--- begin RAW DATA ---

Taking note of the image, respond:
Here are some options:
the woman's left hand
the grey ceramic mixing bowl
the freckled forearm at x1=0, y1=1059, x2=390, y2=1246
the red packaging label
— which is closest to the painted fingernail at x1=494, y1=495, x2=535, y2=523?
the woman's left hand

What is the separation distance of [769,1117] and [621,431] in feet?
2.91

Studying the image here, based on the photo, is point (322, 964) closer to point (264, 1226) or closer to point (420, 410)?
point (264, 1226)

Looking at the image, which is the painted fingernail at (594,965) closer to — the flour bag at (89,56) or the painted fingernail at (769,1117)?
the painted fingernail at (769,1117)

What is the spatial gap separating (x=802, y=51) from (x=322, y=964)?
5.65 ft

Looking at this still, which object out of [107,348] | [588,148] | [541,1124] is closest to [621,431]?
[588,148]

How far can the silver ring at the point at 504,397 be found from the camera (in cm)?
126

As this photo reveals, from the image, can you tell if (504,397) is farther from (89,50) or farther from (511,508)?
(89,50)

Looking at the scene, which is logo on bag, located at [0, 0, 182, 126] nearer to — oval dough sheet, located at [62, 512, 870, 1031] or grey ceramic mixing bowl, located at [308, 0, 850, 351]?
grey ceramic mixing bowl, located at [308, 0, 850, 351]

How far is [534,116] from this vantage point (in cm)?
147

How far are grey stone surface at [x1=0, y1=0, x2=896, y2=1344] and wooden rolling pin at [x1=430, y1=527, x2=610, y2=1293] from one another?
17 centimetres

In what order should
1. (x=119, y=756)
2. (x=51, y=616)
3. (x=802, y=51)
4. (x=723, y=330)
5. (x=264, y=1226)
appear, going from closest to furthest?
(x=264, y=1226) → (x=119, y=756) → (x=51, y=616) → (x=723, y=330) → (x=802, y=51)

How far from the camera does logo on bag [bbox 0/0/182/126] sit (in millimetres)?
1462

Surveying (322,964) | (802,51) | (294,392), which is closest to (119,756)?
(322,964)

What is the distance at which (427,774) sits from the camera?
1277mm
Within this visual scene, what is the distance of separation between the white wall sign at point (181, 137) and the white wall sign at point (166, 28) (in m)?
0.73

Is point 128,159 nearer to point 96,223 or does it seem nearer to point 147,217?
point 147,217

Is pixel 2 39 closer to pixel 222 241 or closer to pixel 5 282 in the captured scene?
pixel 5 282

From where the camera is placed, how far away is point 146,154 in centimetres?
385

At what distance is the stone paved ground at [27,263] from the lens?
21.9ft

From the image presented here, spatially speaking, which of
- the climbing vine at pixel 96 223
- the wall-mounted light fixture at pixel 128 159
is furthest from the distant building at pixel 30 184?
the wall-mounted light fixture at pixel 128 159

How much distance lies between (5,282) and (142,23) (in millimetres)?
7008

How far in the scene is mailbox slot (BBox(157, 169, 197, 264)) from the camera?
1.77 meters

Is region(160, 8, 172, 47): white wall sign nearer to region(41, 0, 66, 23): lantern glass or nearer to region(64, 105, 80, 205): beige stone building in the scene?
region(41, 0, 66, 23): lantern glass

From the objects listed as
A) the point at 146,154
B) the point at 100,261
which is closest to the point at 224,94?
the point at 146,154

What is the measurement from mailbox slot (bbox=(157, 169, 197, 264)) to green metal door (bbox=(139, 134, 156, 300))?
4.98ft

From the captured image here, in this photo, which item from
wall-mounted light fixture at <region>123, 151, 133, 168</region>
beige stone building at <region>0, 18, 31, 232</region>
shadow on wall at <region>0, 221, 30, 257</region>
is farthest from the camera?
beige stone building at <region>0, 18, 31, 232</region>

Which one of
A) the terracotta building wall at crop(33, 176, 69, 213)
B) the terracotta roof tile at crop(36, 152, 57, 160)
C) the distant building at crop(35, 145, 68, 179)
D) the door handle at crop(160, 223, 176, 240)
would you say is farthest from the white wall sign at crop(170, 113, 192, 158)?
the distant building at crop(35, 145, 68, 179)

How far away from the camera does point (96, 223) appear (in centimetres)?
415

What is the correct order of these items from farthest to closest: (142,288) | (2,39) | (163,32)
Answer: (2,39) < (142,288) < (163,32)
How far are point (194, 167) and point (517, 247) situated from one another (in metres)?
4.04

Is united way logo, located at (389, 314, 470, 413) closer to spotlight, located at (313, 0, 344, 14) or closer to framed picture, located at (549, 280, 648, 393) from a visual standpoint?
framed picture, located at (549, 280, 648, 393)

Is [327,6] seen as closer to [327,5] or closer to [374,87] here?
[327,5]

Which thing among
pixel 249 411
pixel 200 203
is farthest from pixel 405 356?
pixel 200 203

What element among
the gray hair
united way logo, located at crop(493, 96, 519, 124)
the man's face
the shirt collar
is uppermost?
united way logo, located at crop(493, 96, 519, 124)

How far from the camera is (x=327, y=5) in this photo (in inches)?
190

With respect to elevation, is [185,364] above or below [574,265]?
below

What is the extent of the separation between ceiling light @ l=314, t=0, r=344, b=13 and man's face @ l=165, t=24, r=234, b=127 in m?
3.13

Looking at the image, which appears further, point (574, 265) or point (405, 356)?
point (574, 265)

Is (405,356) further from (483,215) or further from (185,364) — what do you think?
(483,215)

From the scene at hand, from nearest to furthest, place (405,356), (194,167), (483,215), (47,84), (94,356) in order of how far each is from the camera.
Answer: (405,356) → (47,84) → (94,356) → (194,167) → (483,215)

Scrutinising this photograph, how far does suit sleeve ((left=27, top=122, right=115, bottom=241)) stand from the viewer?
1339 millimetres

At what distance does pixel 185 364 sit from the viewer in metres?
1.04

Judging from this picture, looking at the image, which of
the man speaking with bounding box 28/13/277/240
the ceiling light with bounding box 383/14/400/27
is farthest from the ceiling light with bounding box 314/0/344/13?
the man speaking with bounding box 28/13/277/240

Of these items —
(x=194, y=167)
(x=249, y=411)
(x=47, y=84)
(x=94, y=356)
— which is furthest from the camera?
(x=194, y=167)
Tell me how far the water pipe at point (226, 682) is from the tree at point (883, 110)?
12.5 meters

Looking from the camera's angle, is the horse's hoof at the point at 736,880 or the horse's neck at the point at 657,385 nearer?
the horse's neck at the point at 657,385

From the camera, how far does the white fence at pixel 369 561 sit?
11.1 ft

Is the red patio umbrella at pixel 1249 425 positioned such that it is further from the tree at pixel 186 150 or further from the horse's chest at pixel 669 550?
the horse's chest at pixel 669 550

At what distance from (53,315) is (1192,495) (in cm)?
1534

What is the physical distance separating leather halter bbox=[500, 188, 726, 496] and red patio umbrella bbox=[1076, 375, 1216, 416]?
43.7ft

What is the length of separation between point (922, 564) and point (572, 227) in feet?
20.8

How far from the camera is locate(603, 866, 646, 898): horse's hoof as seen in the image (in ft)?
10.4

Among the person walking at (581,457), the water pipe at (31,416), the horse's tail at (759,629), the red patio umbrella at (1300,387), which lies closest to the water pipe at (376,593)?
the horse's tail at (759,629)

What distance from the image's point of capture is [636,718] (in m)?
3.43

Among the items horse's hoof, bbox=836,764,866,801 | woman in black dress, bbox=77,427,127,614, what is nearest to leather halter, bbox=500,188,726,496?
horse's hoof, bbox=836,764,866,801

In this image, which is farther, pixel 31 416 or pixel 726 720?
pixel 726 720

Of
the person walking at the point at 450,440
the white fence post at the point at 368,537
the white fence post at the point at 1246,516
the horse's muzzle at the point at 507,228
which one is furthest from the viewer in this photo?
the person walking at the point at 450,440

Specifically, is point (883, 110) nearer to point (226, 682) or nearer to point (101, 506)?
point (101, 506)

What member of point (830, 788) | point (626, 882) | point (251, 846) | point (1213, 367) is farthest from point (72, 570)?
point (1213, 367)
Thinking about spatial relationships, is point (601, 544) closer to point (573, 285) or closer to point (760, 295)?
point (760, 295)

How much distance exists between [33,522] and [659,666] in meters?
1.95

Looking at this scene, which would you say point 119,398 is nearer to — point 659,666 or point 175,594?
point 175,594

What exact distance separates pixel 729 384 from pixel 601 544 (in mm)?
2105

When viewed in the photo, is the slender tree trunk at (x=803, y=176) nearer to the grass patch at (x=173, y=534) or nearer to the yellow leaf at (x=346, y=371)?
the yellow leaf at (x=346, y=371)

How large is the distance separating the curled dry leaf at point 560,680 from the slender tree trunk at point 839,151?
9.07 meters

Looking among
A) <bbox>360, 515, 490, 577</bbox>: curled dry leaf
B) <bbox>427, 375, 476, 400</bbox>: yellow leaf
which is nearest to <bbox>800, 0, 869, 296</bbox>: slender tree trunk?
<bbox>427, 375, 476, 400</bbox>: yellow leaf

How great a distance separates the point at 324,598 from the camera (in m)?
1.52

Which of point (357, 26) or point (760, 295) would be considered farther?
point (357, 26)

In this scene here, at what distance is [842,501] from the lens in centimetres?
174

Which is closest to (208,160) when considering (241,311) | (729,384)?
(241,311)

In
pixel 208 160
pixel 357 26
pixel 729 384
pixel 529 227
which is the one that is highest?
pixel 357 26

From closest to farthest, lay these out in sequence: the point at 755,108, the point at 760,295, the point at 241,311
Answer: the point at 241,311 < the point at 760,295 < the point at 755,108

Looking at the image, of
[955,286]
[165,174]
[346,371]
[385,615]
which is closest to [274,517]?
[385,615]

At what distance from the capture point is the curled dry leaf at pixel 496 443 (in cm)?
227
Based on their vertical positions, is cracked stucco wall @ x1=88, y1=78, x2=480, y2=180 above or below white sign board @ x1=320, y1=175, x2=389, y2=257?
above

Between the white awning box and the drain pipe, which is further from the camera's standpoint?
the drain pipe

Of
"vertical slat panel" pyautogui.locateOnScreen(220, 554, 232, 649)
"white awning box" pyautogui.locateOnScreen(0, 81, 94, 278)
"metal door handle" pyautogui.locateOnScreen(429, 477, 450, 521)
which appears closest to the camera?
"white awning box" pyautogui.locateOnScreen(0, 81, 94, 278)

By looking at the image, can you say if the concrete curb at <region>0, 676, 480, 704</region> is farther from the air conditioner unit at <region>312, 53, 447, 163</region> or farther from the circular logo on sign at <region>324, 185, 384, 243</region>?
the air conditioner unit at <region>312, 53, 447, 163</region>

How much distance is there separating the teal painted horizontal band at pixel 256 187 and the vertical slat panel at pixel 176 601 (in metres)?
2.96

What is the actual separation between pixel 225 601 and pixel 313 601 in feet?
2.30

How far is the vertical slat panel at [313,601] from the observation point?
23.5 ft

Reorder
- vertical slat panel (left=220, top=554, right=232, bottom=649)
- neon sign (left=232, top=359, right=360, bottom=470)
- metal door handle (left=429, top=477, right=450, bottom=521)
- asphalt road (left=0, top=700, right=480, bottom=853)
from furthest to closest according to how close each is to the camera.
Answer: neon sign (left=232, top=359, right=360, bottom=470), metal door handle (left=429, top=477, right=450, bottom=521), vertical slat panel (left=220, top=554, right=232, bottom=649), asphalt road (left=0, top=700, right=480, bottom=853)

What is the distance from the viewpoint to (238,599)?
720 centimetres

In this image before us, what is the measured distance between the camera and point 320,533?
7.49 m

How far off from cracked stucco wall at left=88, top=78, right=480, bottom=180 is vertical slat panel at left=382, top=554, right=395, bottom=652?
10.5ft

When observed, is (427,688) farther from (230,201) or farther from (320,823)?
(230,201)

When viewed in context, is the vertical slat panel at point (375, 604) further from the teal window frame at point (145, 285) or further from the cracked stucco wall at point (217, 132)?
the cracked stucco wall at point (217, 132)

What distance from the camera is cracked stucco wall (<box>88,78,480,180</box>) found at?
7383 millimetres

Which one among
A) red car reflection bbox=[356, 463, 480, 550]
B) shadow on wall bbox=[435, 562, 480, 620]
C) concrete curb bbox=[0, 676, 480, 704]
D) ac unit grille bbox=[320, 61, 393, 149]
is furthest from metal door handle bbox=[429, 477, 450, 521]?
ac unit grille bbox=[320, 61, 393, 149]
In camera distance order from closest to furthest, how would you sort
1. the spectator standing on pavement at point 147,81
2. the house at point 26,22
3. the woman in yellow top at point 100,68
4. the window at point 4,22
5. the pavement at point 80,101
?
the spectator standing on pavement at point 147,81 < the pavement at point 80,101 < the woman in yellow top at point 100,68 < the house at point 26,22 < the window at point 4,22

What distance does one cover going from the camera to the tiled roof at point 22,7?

--- end RAW DATA ---

[YOUR TASK]
Begin at the line that has "How far is [534,116]" and stop after the line that has "17 centimetres". Write those lines of the data again with "rolling pin" renamed to "dough roller" and nothing else changed.

[COMPLETE ANSWER]
How far is [534,116] from this vantage point (in cm)?
147

How far are grey stone surface at [x1=0, y1=0, x2=896, y2=1344] and wooden dough roller at [x1=430, y1=527, x2=610, y2=1293] from one another?
17 centimetres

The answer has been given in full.